Im vierten Kapitel wird eine Auswahl an öffentlichen Förderprogrammen der Europäischen Union, des Bundes und der neuen Bundesländer vorgestellt, die von ostdeutschen kleinen und mittleren Unternehmen zur Unterstützung der Außenwirtschaftsmaßnahmen in Anspruch genommen werden können. Die erläuterten Programme können speziell bei einem Markteintritt in Australien genutzt werden, weshalb von der Darstellung von Außenwirtschaftsförderprogrammen anderer Regionen abgesehen wird.

Das fünfte Kapitel erklärt die eigentliche Umsetzung des Vermarktungshilfeprogramms anhand der vorher beschriebenen Grundlagen. Mit Hilfe der Beschreibung der praktischen Durchführung des Programms wird hier aufgezeigt, wie und ob die theoretischen Aspekte des Markteintritts tatsächlich umgesetzt werden. Dieser Abschnitt bildet den Hauptteil der Arbeit. Es soll der Dienstleistungsprozess herausgestellt werden, welcher in seiner Gesamtheit die Richtlinien des Förderungsprogramms verfolgt und die geförderten Elemente des Markteintritts erfolgreich realisiert.

Schließlich soll im sechsten Kapitel eine kritische Nachbetrachtung des Vermarktungshilfeprogramms erfolgen. Hier wird der Nutzen des Programms für das Unternehmen im Einzelnen abgewogen. Es werden Möglichkeiten und Grenzen des Vermarktungshilfeprogramms aufgezeigt. Des Weiteren werden Vorschläge zur Abrundung der Fördermaßnahme als Teil des Markteintritts gegeben.
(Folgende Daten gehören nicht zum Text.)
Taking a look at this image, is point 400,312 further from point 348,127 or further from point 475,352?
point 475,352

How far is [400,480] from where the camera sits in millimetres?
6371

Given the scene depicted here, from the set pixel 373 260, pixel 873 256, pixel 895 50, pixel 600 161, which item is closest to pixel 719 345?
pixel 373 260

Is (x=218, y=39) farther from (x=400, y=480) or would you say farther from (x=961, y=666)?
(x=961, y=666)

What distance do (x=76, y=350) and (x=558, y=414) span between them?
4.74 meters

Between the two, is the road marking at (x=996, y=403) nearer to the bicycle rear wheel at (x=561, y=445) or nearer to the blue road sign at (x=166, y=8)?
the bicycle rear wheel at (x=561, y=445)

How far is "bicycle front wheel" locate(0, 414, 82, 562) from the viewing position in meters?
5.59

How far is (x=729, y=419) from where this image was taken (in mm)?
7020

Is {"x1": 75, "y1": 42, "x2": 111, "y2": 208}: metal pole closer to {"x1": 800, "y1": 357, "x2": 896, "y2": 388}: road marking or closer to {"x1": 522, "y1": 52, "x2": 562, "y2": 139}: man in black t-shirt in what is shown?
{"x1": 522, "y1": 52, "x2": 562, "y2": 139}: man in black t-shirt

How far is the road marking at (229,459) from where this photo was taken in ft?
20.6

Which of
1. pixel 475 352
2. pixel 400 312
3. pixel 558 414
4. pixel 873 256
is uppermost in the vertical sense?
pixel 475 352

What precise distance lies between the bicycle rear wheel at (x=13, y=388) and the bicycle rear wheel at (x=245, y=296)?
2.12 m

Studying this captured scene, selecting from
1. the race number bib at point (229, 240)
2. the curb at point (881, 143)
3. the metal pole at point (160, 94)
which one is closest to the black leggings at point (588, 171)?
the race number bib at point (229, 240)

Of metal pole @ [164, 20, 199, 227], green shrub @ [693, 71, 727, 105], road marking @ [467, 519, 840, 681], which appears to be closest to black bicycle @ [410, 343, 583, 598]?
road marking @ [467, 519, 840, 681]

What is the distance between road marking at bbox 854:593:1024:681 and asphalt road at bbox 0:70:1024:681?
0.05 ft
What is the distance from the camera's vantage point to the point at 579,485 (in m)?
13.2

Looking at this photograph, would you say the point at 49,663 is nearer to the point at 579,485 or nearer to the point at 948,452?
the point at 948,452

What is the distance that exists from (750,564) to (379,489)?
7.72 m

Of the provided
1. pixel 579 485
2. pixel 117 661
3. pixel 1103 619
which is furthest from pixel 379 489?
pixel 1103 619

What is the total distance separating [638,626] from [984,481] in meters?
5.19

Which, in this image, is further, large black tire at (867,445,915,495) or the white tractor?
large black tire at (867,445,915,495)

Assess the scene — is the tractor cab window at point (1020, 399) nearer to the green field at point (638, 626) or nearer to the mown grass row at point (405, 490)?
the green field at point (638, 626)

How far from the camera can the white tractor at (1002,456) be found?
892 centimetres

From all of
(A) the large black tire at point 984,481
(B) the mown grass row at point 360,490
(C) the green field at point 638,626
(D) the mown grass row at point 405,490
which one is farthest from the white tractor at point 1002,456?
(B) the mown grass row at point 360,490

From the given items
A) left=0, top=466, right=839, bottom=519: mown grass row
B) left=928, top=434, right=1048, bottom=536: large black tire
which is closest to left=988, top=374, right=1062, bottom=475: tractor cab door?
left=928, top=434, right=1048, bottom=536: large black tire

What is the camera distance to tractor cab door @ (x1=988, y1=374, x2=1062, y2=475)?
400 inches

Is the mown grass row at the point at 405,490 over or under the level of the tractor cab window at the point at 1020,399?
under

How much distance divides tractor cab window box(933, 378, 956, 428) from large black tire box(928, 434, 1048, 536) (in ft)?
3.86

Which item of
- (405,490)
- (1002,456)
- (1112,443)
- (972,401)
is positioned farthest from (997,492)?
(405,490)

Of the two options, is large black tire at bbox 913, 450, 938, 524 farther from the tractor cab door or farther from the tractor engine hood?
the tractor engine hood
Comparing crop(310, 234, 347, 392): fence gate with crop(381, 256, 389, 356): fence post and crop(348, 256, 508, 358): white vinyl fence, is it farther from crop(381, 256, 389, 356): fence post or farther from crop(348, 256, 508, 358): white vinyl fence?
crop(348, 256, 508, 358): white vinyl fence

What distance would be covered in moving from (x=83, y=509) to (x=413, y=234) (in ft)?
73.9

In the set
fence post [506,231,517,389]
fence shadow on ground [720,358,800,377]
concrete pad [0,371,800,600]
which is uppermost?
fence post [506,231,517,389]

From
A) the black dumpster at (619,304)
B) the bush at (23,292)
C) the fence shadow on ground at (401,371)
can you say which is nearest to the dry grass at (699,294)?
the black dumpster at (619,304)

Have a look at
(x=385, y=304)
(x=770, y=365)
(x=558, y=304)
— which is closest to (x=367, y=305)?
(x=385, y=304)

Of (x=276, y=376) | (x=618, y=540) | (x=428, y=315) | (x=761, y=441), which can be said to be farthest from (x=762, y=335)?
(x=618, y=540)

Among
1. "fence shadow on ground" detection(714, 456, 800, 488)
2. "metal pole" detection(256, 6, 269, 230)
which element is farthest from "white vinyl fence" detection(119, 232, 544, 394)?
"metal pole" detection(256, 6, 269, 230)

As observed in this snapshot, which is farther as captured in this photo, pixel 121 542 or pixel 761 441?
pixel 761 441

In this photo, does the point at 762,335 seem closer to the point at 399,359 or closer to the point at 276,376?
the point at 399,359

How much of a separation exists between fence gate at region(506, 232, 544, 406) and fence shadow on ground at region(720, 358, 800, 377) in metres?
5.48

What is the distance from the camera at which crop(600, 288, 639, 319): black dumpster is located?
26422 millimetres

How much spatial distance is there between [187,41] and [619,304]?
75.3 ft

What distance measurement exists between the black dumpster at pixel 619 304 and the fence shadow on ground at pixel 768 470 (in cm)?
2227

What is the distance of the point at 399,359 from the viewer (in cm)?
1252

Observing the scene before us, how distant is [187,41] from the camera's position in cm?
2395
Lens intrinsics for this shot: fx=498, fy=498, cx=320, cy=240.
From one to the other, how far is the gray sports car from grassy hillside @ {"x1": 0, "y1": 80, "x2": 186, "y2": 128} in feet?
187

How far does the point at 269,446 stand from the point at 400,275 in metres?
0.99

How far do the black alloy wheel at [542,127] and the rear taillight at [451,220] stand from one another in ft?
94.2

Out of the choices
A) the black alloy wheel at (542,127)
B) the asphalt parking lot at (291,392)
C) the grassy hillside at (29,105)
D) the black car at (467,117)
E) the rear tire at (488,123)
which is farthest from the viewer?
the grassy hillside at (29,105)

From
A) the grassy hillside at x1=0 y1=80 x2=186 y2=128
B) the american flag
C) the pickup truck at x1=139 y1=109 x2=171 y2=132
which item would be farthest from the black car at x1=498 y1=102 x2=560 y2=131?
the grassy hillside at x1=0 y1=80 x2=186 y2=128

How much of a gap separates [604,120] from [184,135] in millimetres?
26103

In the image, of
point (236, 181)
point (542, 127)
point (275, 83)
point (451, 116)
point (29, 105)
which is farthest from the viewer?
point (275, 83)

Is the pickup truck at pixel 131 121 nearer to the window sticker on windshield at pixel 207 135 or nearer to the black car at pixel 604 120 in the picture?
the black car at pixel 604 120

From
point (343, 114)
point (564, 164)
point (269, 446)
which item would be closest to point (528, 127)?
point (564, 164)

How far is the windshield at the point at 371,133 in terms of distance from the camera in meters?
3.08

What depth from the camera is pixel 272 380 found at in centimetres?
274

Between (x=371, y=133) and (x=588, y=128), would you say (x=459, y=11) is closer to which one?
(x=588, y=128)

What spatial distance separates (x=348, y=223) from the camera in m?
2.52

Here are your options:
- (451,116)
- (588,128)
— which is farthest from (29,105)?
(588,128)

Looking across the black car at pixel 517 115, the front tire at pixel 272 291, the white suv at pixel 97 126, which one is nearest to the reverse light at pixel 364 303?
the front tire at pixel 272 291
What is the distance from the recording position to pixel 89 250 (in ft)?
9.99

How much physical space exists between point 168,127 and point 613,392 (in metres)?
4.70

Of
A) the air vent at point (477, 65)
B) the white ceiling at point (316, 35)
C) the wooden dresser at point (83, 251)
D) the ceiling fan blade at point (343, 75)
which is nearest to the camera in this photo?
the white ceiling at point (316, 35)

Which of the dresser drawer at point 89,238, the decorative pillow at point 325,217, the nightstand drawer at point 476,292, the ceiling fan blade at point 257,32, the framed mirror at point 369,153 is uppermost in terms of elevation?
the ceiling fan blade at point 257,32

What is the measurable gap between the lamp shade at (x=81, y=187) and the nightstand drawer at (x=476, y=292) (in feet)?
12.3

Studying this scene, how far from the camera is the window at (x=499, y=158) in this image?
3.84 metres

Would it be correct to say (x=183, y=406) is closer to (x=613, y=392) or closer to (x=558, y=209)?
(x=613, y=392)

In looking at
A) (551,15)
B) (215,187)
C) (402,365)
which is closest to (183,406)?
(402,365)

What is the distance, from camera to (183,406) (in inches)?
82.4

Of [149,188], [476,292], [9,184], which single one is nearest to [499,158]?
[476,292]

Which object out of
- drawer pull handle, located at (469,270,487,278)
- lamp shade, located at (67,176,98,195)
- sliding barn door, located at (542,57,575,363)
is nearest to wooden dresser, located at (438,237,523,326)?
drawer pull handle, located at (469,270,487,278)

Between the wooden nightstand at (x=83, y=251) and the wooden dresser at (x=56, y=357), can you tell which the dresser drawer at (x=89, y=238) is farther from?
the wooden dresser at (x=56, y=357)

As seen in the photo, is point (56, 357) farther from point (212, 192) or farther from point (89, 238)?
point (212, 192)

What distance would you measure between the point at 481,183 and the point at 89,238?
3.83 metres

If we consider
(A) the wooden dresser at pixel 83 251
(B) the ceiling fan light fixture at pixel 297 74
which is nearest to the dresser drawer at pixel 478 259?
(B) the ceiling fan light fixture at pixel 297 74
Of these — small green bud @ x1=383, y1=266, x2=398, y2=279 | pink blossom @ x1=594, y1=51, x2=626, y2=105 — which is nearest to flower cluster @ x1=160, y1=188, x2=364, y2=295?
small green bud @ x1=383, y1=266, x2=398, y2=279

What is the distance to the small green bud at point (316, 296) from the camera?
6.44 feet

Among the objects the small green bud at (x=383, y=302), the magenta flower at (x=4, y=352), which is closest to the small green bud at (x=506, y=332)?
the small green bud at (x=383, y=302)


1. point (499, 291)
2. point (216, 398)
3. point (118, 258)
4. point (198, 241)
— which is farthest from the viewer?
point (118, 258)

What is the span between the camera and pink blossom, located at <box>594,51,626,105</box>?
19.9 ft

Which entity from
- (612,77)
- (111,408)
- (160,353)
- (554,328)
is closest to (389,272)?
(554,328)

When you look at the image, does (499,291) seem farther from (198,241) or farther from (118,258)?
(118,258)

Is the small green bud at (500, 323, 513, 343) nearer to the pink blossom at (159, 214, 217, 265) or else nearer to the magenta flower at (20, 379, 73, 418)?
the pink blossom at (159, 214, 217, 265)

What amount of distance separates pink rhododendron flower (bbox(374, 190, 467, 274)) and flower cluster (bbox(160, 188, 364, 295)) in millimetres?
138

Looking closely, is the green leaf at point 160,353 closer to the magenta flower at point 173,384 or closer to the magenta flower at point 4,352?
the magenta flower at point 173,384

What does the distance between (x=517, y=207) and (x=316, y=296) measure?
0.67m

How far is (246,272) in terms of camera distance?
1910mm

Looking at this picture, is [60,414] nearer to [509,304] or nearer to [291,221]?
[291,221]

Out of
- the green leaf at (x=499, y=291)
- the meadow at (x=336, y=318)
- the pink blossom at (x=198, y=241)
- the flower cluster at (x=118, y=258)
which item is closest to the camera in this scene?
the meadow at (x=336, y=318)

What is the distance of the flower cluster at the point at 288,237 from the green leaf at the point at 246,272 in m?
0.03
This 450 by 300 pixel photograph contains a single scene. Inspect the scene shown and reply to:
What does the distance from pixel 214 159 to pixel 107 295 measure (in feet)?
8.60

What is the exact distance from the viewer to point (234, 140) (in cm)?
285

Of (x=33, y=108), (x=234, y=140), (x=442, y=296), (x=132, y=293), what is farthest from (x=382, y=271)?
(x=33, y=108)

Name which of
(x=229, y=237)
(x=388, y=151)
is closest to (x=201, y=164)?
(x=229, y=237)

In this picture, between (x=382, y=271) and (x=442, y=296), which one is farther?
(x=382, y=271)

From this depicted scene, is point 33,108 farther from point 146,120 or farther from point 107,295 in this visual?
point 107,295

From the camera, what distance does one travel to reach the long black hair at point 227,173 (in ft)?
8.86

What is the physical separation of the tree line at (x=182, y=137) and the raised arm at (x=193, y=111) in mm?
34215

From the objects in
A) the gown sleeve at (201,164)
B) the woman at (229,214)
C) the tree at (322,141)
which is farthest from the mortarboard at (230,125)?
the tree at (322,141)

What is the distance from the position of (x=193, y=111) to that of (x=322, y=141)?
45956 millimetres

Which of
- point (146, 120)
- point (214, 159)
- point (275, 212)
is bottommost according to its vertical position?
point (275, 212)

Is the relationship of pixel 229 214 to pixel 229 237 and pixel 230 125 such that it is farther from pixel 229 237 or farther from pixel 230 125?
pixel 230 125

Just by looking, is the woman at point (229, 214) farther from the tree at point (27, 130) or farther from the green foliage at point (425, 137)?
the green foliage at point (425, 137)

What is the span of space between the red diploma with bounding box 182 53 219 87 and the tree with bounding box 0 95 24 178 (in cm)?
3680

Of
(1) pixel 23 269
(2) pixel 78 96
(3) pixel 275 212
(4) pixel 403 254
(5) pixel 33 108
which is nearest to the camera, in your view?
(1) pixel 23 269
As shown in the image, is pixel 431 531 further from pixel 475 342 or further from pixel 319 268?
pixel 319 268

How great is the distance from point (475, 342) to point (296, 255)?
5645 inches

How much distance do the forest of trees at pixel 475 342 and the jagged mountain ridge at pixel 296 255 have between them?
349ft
2. Internationaler Markteintritt

Die Internationalisierung von Unternehmen ist eine umfangreiche Thematik, welche abhängig von internen und externen Unternehmensfaktoren sehr unterschiedlich gestaltet werden kann. Zu Beginn vieler internationalen Aktivitäten steht allerdings oftmals der Markteintritt, der weitere wirtschaftliche Handlungen überhaupt erst ermöglicht. Sicherlich stellt sich die Frage, bis zu welchem Punkt im gesamten Internationalisierungsprozess noch vom Markteintritt gesprochen werden kann und wann eine geregelte Auslandsaktivität beginnt. Da diese Grenze unterschiedlich definiert und aufgefasst werden kann, wird hier der Umfang des internationalen Markteintritts vom ersten Vorhaben der Markterschließung bis zum Abschluss der Umsetzung definiert. Allerdings soll sich die Betrachtung auf die vorbereitenden Phasen beschränken die zur Umsetzung des Eintritts notwendig sind. Die Reduzierung auf diese Bereiche erweist sich als sinnvoll, da sich die Betrachtung im Zusammenhang mit den Fördermitteln eben darauf spezialisiert.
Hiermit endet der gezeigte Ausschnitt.